▶ [What you need to do]:
• a. In the blog post about recession and global warming, on what date did the writer publish the earlier post about global warming?
• b. Give again, word for word, the passage of the blog post about recession and global warming starting with "I write this" and going on through "the economic recession.".
• c. Proceed with the blog post about recession and global warming from the point where it stops.

Friday, 13 March 2009

Twin towers of recession and global warming

It’s been somewhat of a bizarre week.
I write this with hungover head – a battalion of mojitos marched its way into my exposed brain and wracked joyful fury on my sensitive head overnight, and left me shuddering in its wake.
And now, I look at things in retrospect, namely two things: global warming, of which I have written already in my last post on Dec. 1, 2007 (bring on thy criticisms – I know I haven’t been a regular writer as of late), and the economic recession.
These twin towers of current events are more powerful than the fall of the twin towers on 9-11 will ever be.

 Those twin towers were just a couple of buildings, symbolizing the power and might of America, towering over the rest of the planet and, for many, symbolizing two fingers stuck up against the rest of us. But those are done, and two new twin towers have risen. And these are scarier, more formidable, and are in the process of altering our collective lives for many years to come.

Global warming – need I go on about the numerous snow dumps we’ve gotten in Vancouver in recent months? We’ve had the most bizarre winter – for many, it’s been a fruitful winter, a dynamic winter, a REAL winter. But for many, it’s just a little odd, and uncomfortably odd at that. Many know that Raincouver isn’t Snowcouver on any given day, but this winter, instead of the usual dozens of days of consecutive downpours, we’ve had dozens of days of SNOWFALL. It’s been a real winter, indeed.

▶ [Collected data]:
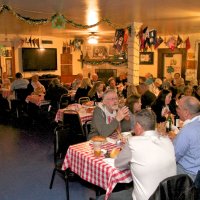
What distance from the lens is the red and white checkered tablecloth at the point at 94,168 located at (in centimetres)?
246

▶ [Answers for the exercise]:
• a. Dec. 1, 2007

• b.
I write this with hungover head – a battalion of mojitos marched its way into my exposed brain and wracked joyful fury on my sensitive head overnight, and left me shuddering in its wake.
And now, I look at things in retrospect, namely two things: global warming, of which I have written already in my last post on Dec. 1, 2007 (bring on thy criticisms – I know I haven’t been a regular writer as of late), and the economic recession.

• c.
And the other thing, economy. For many months now, I’ve observed the shrinking global economy with a wary eye but with numbness – it didn’t seem quite so tangible. It didn’t seem like something that affected me directly. Falling stock prices just don’t have the same sort of impact as the falling twin towers on that day in September 2001.
But, like a ghost in the room, the reality of the recession seemed to creep closer and closer to my life. I could feel its breath on my neck, particularly in the last couple of months when company after company, corporation after corporation, announced layoffs after layoffs – 1,500 jobs here, 600 jobs there, here a job, there a job, all disappearing into thin air.
And then last Thursday, March 5, 2009, the big poombah from Edmonton swooped in with his mighty axe and set to work on our company – the company for which I’ve worked for four years now – and, with surgical precision, 15 people were handed their pink slips.
And I saw it all firsthand. It wasn’t a newspaper announcement, or a dry press release from afar announcing layoffs. This was far more up front, in my face. I saw serious faces going in and out of my boss’s office, with the door slamming shut numerous times. I know that if the door shuts, something serious is going on.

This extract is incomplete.